“Não consegui o consenso imprescindível e não estou cativo de lugares”, assim explica Mário Pereira a saída da direção clínica

O médico Mário Pereira, diretor clínico do SESARAM, confirmou, em nota, o seu pedido de exoneração do cargo em função das divergências com os diretores de serviço, que se encontravam demissionários por discordarem da nomeação política de um cargo técnico.

Mário Pereira justifica que sai por não ter conseguido o consenso imprescindível. Diz que não está cativo de lugares e pede a exoneração:

“Assumi com empenho e sentido de serviço público as minhas funções como Diretor Clínico, para as quais fui mandatado pelo Governo Regional da Madeira.

Desde a primeira hora assumi uma postura de diálogo e de espírito de colaboração com todos os profissionais e com os responsáveis dos serviços no sentido de assegurar uma melhor prestação de cuidados de saúde à nossa população.

════════

*Lista de atividades:*
1. De acordo com o texto sobre a saída de Mário Pereira da direção clínica, por que motivo pediu ele a exoneração do cargo? Responda em uma a três frases.
2. Prolongue o texto sobre a saída de Mário Pereira da direção clínica a partir da última frase apresentada.

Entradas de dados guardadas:
════════

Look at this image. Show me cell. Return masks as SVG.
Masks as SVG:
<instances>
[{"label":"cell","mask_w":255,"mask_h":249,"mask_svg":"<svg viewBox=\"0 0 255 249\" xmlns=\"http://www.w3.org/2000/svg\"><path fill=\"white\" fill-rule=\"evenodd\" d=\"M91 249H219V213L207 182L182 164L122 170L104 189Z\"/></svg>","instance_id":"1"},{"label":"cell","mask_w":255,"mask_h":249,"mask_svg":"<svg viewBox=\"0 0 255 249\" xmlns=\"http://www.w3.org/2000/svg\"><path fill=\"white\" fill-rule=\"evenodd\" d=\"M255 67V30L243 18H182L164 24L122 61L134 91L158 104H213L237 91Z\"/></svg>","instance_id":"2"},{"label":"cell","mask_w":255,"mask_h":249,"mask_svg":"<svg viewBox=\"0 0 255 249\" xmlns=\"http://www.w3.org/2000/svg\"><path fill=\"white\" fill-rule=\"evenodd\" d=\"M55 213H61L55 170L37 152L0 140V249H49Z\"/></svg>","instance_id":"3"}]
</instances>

════════

*Respostas:*
1. Mário Pereira pediu a exoneração por não ter conseguido o consenso que considera imprescindível, devido às divergências com os diretores de serviço. Estes encontravam-se demissionários por discordarem da nomeação política de um cargo técnico.

2.
Da parte da maioria dos meus colegas e profissionais recebi disponibilidade para uma franca e frutuosa colaboração na prossecução destes nobres objetivos.

Todavia, apesar de todas as minhas diligências e da disponibilidade total de inúmeros colegas, sinto que não consegui o consenso imprescindível para a concretização, em pleno, dos objetivos propostos.

Como, para mim, o mais importante é a boa prestação dos cuidados de saúde da população, entendo, até porque não estou cativo de lugares, apresentar o meu pedido de exoneração de Diretor Cínico, agradecendo a todos os que colaboraram comigo no exercício das minhas funções”.